→ **Instructions to follow**: Update the records below by replacing every occurrence of "camera" with "viewer", leaving all other text unchanged.

--- START Exercise material ---

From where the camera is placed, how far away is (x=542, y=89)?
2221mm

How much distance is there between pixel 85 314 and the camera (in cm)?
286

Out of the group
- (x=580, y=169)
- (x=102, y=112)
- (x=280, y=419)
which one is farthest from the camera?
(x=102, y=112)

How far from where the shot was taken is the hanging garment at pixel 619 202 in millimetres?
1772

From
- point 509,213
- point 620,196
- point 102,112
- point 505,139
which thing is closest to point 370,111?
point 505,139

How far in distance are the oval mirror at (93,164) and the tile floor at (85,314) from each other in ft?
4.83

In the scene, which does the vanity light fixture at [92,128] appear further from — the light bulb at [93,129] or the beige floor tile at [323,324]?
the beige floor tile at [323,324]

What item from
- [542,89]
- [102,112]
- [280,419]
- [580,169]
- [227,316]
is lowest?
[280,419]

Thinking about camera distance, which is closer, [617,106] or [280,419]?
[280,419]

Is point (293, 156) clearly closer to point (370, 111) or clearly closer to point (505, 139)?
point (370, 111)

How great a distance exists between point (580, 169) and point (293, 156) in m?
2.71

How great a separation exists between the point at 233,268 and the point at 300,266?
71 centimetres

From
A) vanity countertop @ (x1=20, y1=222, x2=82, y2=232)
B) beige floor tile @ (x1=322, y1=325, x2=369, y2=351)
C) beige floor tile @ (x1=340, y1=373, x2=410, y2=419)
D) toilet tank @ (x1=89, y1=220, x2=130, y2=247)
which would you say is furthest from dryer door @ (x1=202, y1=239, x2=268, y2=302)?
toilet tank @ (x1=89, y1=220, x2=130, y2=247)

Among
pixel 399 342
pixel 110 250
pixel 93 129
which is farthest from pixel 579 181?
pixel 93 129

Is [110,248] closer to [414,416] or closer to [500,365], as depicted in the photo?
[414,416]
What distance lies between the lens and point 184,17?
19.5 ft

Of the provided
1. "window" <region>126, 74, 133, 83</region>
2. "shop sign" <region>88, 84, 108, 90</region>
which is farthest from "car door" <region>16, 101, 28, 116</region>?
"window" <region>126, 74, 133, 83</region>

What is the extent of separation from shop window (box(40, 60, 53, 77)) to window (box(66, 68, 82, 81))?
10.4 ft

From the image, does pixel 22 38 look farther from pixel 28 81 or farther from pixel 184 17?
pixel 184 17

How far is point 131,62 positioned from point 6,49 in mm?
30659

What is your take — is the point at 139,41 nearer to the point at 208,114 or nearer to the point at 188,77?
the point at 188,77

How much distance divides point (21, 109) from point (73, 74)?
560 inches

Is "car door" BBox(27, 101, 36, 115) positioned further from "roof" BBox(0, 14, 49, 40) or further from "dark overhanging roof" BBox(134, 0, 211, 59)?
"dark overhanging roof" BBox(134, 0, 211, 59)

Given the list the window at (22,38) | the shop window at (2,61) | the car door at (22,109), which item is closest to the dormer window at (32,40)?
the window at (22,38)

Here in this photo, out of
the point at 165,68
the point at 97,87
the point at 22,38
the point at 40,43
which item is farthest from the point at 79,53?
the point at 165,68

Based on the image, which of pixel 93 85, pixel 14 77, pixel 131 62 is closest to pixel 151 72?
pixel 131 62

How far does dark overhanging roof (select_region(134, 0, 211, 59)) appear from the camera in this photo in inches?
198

--- END Exercise material ---

→ **Finished answer**:
From where the viewer is placed, how far away is (x=542, y=89)?
2221mm

How much distance is there between pixel 85 314 and the viewer (in cm)?
286

Out of the group
- (x=580, y=169)
- (x=102, y=112)
- (x=280, y=419)
which one is farthest from the viewer?
(x=102, y=112)

How far from where the shot was taken is the hanging garment at pixel 619 202 in millimetres?
1772

From
- point 509,213
- point 620,196
- point 102,112
- point 505,139
which thing is closest to point 370,111?
point 505,139

How far in distance are the oval mirror at (93,164) and the tile floor at (85,314) from each other in ft?
4.83

In the scene, which does the vanity light fixture at [92,128] appear further from — the light bulb at [93,129] or the beige floor tile at [323,324]?
the beige floor tile at [323,324]

What item from
- [542,89]
- [102,112]
- [280,419]
- [580,169]
- [227,316]
is lowest?
[280,419]

Thinking about viewer distance, which is closer, [617,106] or [280,419]?
[280,419]

Is point (293, 156) clearly closer to point (370, 111) or clearly closer to point (505, 139)?
point (370, 111)

How great a distance exists between point (580, 169) and point (293, 156) in m?
2.71

How great a separation exists between the point at 233,268 and the point at 300,266?
71 centimetres

From
A) vanity countertop @ (x1=20, y1=222, x2=82, y2=232)
B) beige floor tile @ (x1=322, y1=325, x2=369, y2=351)
C) beige floor tile @ (x1=340, y1=373, x2=410, y2=419)
D) toilet tank @ (x1=89, y1=220, x2=130, y2=247)
which would you say is furthest from dryer door @ (x1=202, y1=239, x2=268, y2=302)?
toilet tank @ (x1=89, y1=220, x2=130, y2=247)

Among
pixel 399 342
pixel 110 250
pixel 93 129
which is farthest from pixel 579 181?
pixel 93 129

Is [110,248] closer to [414,416] or closer to [500,365], as depicted in the photo?
[414,416]
What distance lies between the lens and point 184,17?
19.5 ft

Of the provided
1. "window" <region>126, 74, 133, 83</region>
2. "shop sign" <region>88, 84, 108, 90</region>
which is farthest from "car door" <region>16, 101, 28, 116</region>?
"window" <region>126, 74, 133, 83</region>

What is the extent of separation from shop window (box(40, 60, 53, 77)) to window (box(66, 68, 82, 81))?
10.4 ft

From the image, does pixel 22 38 look farther from pixel 28 81 or farther from pixel 184 17?
pixel 184 17

How far is point 131,62 positioned from point 6,49 in mm?
30659

What is your take — is the point at 139,41 nearer to the point at 208,114 or nearer to the point at 188,77?
the point at 188,77

How much distance divides point (21, 109) from point (73, 74)?
560 inches

Is "car door" BBox(27, 101, 36, 115) positioned further from "roof" BBox(0, 14, 49, 40) or further from "dark overhanging roof" BBox(134, 0, 211, 59)?
"dark overhanging roof" BBox(134, 0, 211, 59)

Given the list the window at (22,38) | the shop window at (2,61) | the car door at (22,109), which item is closest to the dormer window at (32,40)?
the window at (22,38)

Here in this photo, out of
the point at 165,68
the point at 97,87
the point at 22,38
the point at 40,43
which item is farthest from the point at 79,53?
the point at 165,68

Based on the image, which of pixel 93 85, pixel 14 77, pixel 131 62 is closest to pixel 151 72?
pixel 131 62

How far does dark overhanging roof (select_region(134, 0, 211, 59)) appear from the viewer in this photo in inches?
198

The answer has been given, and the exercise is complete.